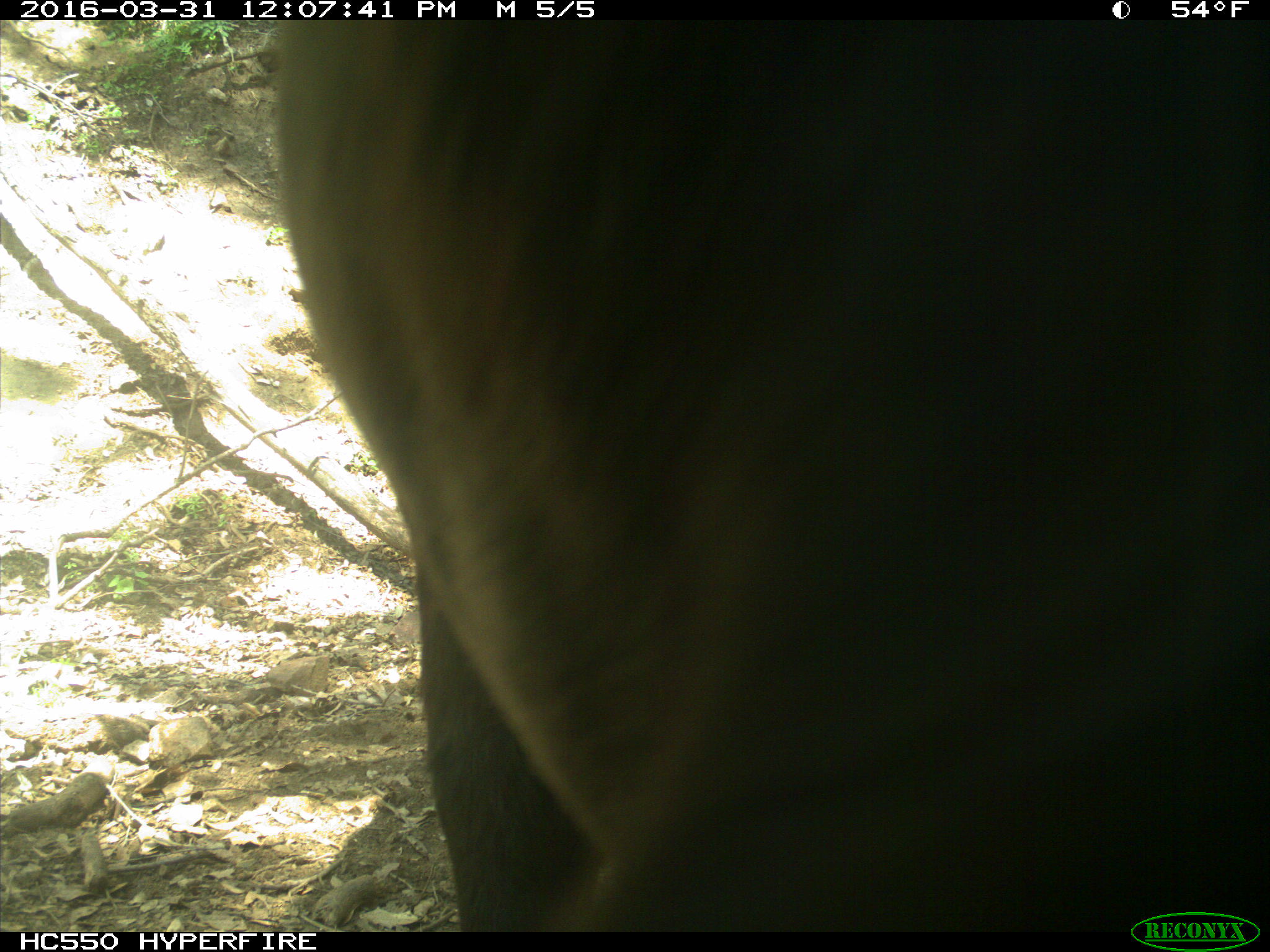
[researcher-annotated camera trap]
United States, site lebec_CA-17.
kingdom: Animalia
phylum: Chordata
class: Mammalia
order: Artiodactyla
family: Bovidae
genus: Bos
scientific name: Bos taurus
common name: domestic cow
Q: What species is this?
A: Bos taurus (domestic cow).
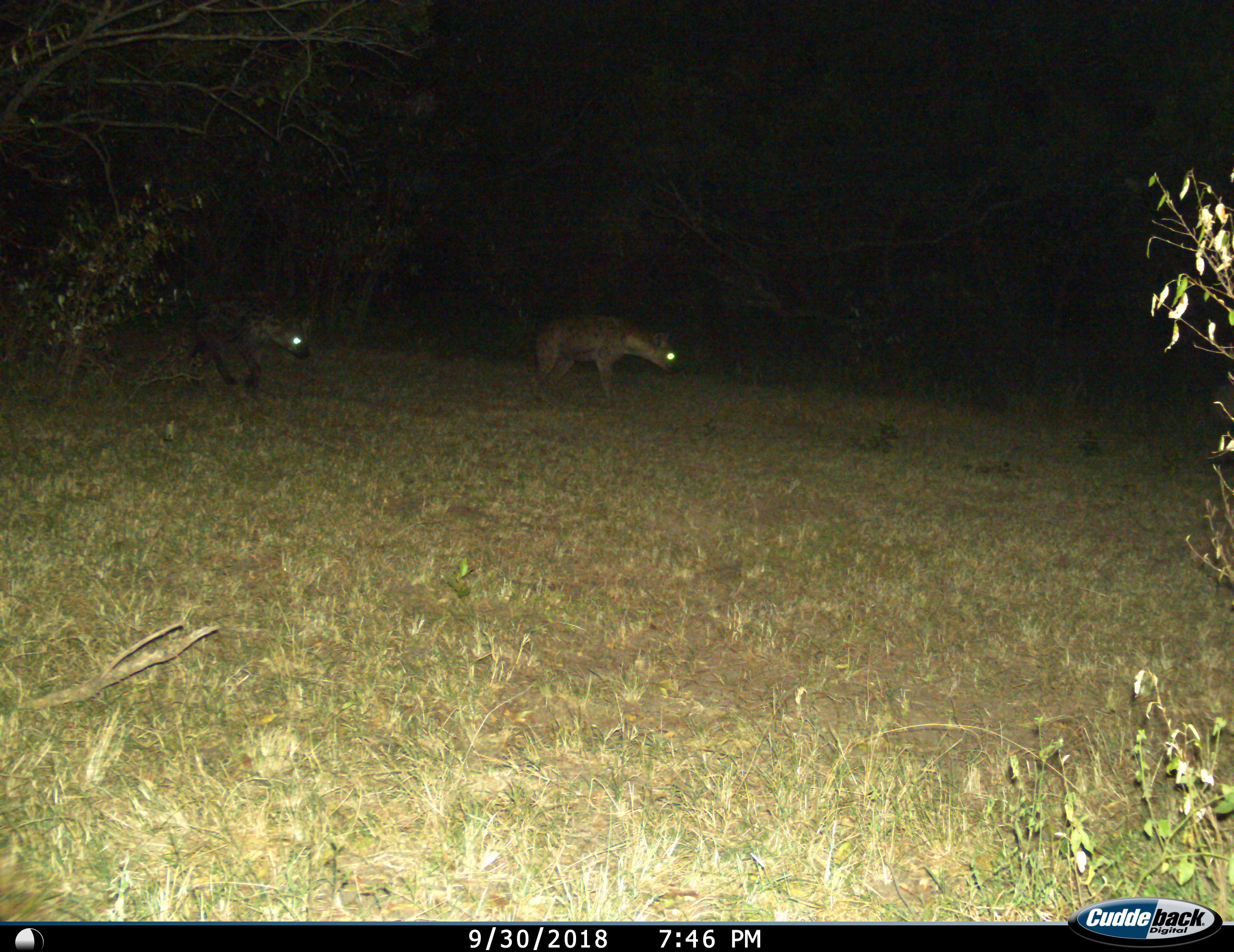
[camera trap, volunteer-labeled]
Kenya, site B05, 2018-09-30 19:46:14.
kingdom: Animalia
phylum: Chordata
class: Mammalia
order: Carnivora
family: Hyaenidae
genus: Crocuta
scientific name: Crocuta crocuta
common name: spotted hyena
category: hyenaspotted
Hyenaspotted (spotted hyena) (Crocuta crocuta), count 2. Behavior (volunteer vote fractions): standing 10%, resting 0%, moving 90%, interacting 0%. Young present (vote fraction): 0%. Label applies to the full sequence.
----
▸ **What the task asks**
Count every line of the entries that includes "camera", and say the number alone.

▸ **Response**
2